Text shown:
══════════════════════════════

By Stephanie Simon, Los Angeles Times Staff Writer
January 7, 2008
SAN FRANCISCO -- Jason Baier talks often to the little boy he calls Jamie. He imagines this boy -- his son -- with blond hair and green eyes, chubby cheeks, a sweet smile.

But he'll never know for sure.

His fiancee's sister told him about the abortion after it was over. Baier remembers that he cried. The next weeks and months go black. He knows he drank far too much. He and his fiancee fought until they broke up. "I hated the world," he said.

Baier, 36, still longs for the child who might have been, with an intensity that bewilders him: "How can I miss something I never even held?"

These days, he channels the grief into activism in a burgeoning movement of "post-abortive men." Abortion is usually portrayed as a woman's issue: her body, her choice, her relief or her regret. This new movement -- both political and deeply personal in nature -- contends that the pronoun is all wrong.

"We had abortions," said Mark B. Morrow, a Christian counselor. "I've had abortions."

Morrow spoke to more than 150 antiabortion activists gathered recently in San Francisco for what was billed as the first national conference on men and abortion. Participants -- mostly counselors and clergy -- heard two days of lectures on topics such as "Medicating the Pain of Lost Fatherhood" and "Forgiveness Therapy With Post-Abortion Men."

The most striking session featured the halting testimony of men whose partners aborted. Baier, who now lives in Phoenix, told the crowd he suffered years of depression and addiction. "I couldn't get the thought out of my head about what I had lost."

Since the concept of post-abortion syndrome first emerged in the early 1980s, some women have recounted similar stories -- and learned to leverage them into political power. They speak at legislative hearings and rallies organized by the Silent No More Awareness Campaign. They write affidavits detailing their years of emotional turmoil, which the Justice Foundation, a conservative advocacy group, submits to lawmakers and courts nationwide.

Last spring, the Supreme Court cited these accounts as one reason to ban the late-term procedure that opponents call "partial-birth" abortion. The majority opinion suggested that the ban would protect women from a decision they might later regret.

Women's testimony was also used to justify a sweeping abortion ban passed in 2006 in South Dakota. (Voters overturned the ban before it could take effect.)

"It's a rule of thumb that if you want to get a law passed, you have to tell anecdotes that grab people," said Dr. Nada Stotland, president-elect of the American Psychiatric Assn. Antiabortion activists have done that well, she said. "They've succeeded in convincing a lot of the American public" that abortion leaves women wounded.

══════════════════════════════

Records shown:
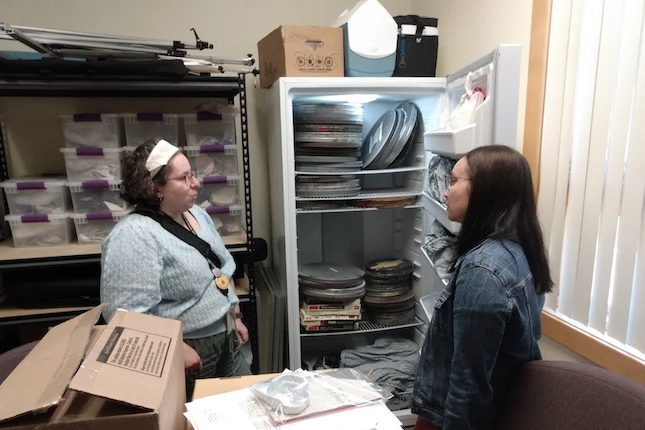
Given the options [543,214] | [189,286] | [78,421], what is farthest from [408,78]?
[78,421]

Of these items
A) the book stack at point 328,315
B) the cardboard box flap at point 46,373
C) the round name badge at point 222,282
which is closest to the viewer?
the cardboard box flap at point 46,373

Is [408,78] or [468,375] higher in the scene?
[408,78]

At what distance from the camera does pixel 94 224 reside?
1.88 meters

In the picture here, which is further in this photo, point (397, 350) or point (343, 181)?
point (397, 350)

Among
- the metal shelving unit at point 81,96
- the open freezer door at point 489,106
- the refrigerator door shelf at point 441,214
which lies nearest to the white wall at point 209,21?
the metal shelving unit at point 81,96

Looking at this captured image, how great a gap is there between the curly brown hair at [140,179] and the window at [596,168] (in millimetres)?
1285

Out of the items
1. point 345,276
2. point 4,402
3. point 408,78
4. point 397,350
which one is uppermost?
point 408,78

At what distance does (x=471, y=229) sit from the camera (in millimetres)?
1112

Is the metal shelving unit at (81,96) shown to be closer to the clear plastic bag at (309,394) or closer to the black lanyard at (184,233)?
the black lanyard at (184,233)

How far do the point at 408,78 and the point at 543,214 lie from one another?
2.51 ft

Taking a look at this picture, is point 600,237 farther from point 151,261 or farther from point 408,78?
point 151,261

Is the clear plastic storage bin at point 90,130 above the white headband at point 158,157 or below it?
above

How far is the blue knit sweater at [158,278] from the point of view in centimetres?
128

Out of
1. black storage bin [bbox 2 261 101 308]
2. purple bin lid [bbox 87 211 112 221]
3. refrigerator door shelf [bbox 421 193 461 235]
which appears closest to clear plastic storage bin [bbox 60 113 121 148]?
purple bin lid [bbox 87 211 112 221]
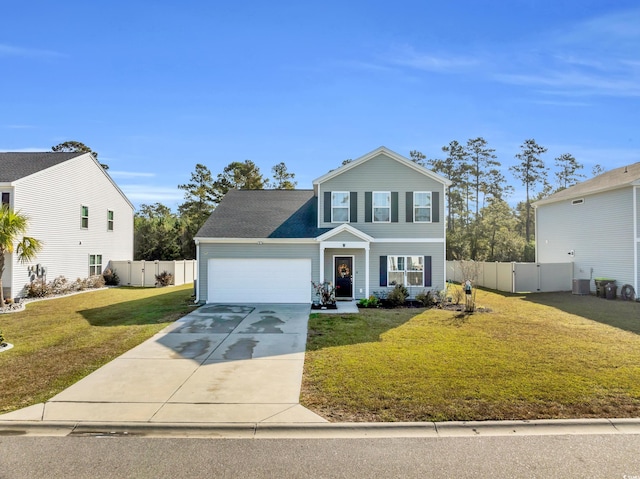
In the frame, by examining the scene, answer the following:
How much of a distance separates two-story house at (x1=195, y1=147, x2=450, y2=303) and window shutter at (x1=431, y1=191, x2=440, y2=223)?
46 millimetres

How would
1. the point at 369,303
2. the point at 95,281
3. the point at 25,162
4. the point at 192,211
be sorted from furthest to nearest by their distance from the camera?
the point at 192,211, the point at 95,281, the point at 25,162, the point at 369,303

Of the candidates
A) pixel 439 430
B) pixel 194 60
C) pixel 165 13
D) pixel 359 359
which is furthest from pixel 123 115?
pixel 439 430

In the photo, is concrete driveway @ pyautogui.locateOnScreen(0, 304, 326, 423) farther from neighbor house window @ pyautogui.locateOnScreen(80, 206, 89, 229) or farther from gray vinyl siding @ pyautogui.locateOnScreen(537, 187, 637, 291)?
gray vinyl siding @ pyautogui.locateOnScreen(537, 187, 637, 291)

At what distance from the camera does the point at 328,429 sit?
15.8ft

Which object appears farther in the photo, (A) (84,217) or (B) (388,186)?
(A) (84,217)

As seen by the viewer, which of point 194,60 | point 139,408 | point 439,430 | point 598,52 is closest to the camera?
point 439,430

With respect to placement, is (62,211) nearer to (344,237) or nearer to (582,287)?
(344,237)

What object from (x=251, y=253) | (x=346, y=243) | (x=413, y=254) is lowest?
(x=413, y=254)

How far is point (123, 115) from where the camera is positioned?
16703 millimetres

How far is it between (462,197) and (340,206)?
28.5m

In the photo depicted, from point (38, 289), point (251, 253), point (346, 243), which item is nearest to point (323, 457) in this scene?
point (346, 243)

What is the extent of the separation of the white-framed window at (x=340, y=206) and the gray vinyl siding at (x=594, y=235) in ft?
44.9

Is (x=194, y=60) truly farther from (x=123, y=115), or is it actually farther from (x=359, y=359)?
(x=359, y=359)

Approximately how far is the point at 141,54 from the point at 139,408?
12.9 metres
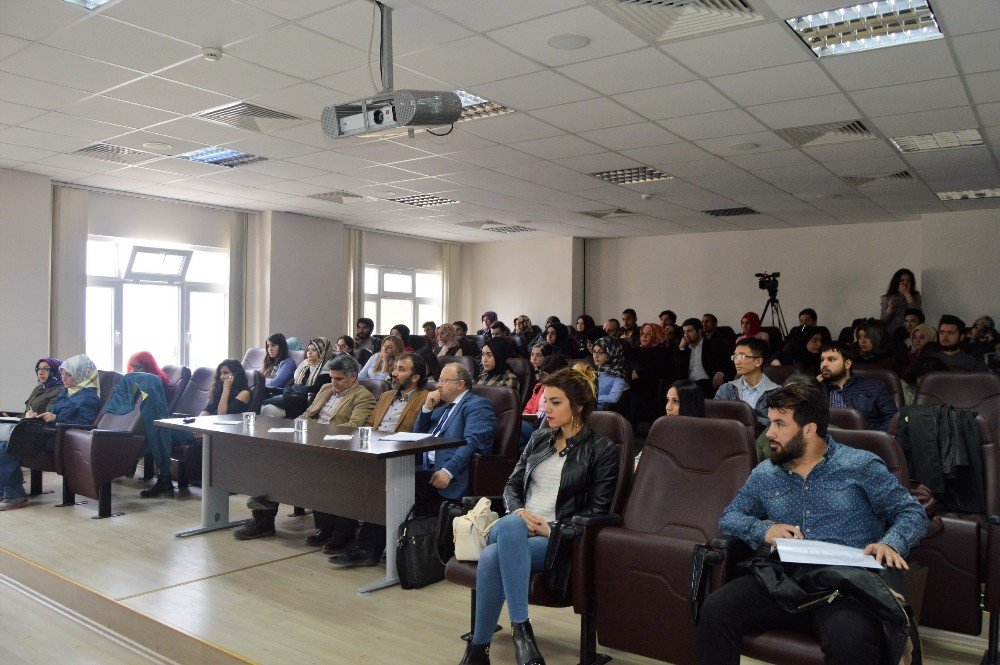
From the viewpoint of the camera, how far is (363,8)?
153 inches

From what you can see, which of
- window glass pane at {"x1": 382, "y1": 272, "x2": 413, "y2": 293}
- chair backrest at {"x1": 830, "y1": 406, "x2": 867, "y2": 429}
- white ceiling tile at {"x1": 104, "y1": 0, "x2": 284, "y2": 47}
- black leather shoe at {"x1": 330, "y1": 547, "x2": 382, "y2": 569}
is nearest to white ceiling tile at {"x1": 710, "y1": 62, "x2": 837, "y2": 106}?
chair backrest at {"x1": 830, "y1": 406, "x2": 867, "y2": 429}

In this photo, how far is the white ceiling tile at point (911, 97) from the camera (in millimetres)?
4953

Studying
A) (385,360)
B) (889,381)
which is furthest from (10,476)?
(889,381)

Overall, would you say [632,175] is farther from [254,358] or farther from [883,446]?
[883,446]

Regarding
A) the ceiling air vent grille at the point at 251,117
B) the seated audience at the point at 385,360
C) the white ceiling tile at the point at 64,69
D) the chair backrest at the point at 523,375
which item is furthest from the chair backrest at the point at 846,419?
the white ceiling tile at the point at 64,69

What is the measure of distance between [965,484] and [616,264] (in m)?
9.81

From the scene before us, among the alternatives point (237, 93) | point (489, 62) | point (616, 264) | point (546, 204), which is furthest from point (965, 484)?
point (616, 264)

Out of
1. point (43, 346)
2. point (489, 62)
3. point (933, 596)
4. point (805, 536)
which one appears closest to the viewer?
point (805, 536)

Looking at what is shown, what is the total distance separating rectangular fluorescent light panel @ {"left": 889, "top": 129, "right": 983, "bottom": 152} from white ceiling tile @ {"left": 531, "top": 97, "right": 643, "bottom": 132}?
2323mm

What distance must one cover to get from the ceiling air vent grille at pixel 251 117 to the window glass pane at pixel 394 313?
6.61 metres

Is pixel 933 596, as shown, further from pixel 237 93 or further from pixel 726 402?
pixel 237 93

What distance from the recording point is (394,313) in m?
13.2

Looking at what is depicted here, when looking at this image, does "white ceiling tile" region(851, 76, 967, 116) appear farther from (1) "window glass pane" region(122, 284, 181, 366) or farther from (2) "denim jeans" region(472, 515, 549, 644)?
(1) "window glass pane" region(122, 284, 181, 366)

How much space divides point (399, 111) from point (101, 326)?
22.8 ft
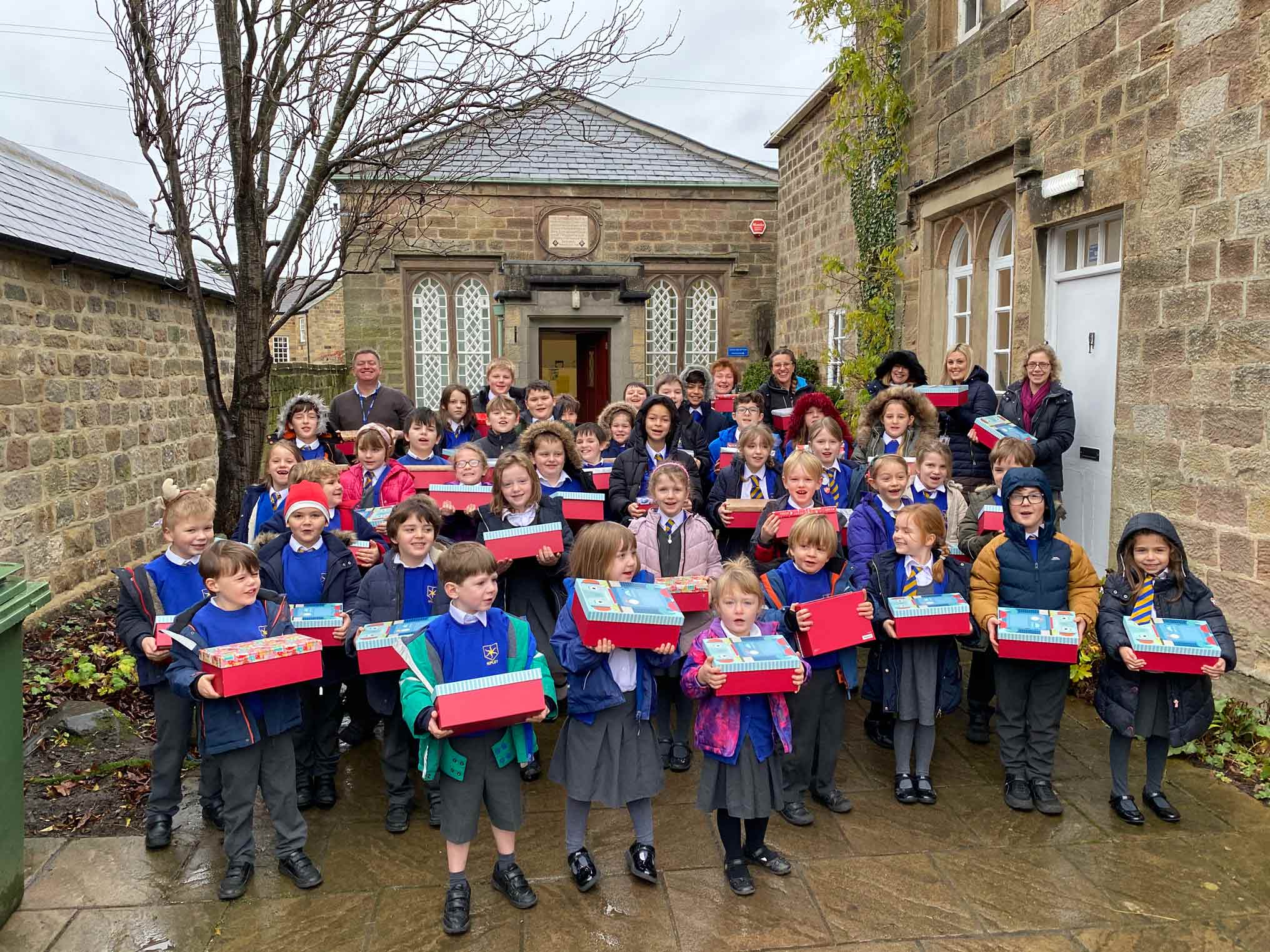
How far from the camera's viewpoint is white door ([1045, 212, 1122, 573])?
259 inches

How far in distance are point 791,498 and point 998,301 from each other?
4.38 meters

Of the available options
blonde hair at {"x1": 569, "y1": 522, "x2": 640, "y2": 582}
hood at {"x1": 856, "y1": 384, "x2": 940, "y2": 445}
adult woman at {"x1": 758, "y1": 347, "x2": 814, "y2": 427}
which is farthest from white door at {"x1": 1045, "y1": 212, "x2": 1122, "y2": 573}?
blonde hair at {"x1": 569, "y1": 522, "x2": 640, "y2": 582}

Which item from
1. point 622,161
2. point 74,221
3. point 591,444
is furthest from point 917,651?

══════════════════════════════

Task instructions:
(a) In the article on post-abortive men, how many antiabortion activists did Mark B. Morrow speak to in San Francisco?
(b) Do these statements agree with the article on post-abortive men? (i) Jason Baier learned about the abortion from his fiancee's sister after it was over. (ii) The 2006 South Dakota abortion ban took effect before voters overturned it. (iii) Nada Stotland is president-elect of the American Psychiatric Assn.
The items come from a different source than the text.

Solutions to the problems:
(a) More than 150.

(b)
(i) Yes: "His fiancee's sister told him about the abortion after it was over."
(ii) No: "Voters overturned the ban before it could take effect."
(iii) Yes: "president-elect of the American Psychiatric Assn."